MATHEMATICAL PROBLEMS IN ENGINEERING, vol.2021, 2021 (SCI-Expanded) identifier identifier

  • Publication Type: Article / Article
  • Volume: 2021
  • Publication Date: 2021
  • Doi Number: 10.1155/2021/6383927
  • Journal Name: MATHEMATICAL PROBLEMS IN ENGINEERING
  • Journal Indexes: Science Citation Index Expanded (SCI-EXPANDED), Scopus, Academic Search Premier, Aerospace Database, Communication Abstracts, Compendex, INSPEC, Metadex, zbMATH, Directory of Open Access Journals, Civil Engineering Abstracts
  • Ondokuz Mayıs University Affiliated: Yes

Abstract

Many authors defined the modified version of the mean estimator by using two auxiliary variables.
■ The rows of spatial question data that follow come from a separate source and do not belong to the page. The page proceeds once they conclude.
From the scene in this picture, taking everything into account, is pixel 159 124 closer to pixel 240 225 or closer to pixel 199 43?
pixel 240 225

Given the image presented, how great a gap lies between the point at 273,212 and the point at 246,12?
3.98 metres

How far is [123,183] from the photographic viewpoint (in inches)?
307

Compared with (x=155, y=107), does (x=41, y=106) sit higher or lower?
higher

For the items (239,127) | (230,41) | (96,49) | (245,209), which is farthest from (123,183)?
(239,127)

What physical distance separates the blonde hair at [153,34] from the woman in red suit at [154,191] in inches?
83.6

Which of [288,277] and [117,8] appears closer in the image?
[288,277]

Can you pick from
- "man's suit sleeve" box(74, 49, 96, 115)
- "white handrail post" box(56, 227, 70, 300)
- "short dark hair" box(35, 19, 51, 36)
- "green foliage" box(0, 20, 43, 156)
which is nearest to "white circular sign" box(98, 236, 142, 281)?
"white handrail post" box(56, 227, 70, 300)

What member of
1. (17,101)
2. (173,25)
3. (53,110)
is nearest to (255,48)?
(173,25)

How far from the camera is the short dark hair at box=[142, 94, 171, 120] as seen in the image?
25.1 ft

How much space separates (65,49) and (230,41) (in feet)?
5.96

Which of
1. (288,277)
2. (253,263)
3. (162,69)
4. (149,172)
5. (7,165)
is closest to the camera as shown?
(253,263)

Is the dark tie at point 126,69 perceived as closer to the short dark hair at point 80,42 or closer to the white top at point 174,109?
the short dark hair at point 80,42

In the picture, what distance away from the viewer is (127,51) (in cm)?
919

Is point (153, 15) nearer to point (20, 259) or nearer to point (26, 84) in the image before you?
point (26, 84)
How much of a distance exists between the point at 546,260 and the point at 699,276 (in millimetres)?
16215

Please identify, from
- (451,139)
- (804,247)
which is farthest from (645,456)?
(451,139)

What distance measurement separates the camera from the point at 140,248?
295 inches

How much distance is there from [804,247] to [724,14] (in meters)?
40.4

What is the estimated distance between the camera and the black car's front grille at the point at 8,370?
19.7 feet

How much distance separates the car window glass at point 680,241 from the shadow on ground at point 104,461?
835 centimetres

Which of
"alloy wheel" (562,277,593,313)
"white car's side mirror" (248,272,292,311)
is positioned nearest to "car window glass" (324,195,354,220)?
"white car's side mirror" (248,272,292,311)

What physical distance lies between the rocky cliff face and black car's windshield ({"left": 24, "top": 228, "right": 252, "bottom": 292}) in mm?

These proposed estimators highly depend on the calculated regression coefficients. In the presence of outliers, these estimators do not give satisfactory results. In this study, we improve the suggested estimators using several robust regression techniques while obtaining the regression coefficients. We compared the efficiencies between the suggested estimators and the estimators presented in the literature. We used two numerical examples and a simulation study to support these theoretical results. Empirical results show that the modified ratio estimator performs well in the presence of outliers when adopting robust regression techniques.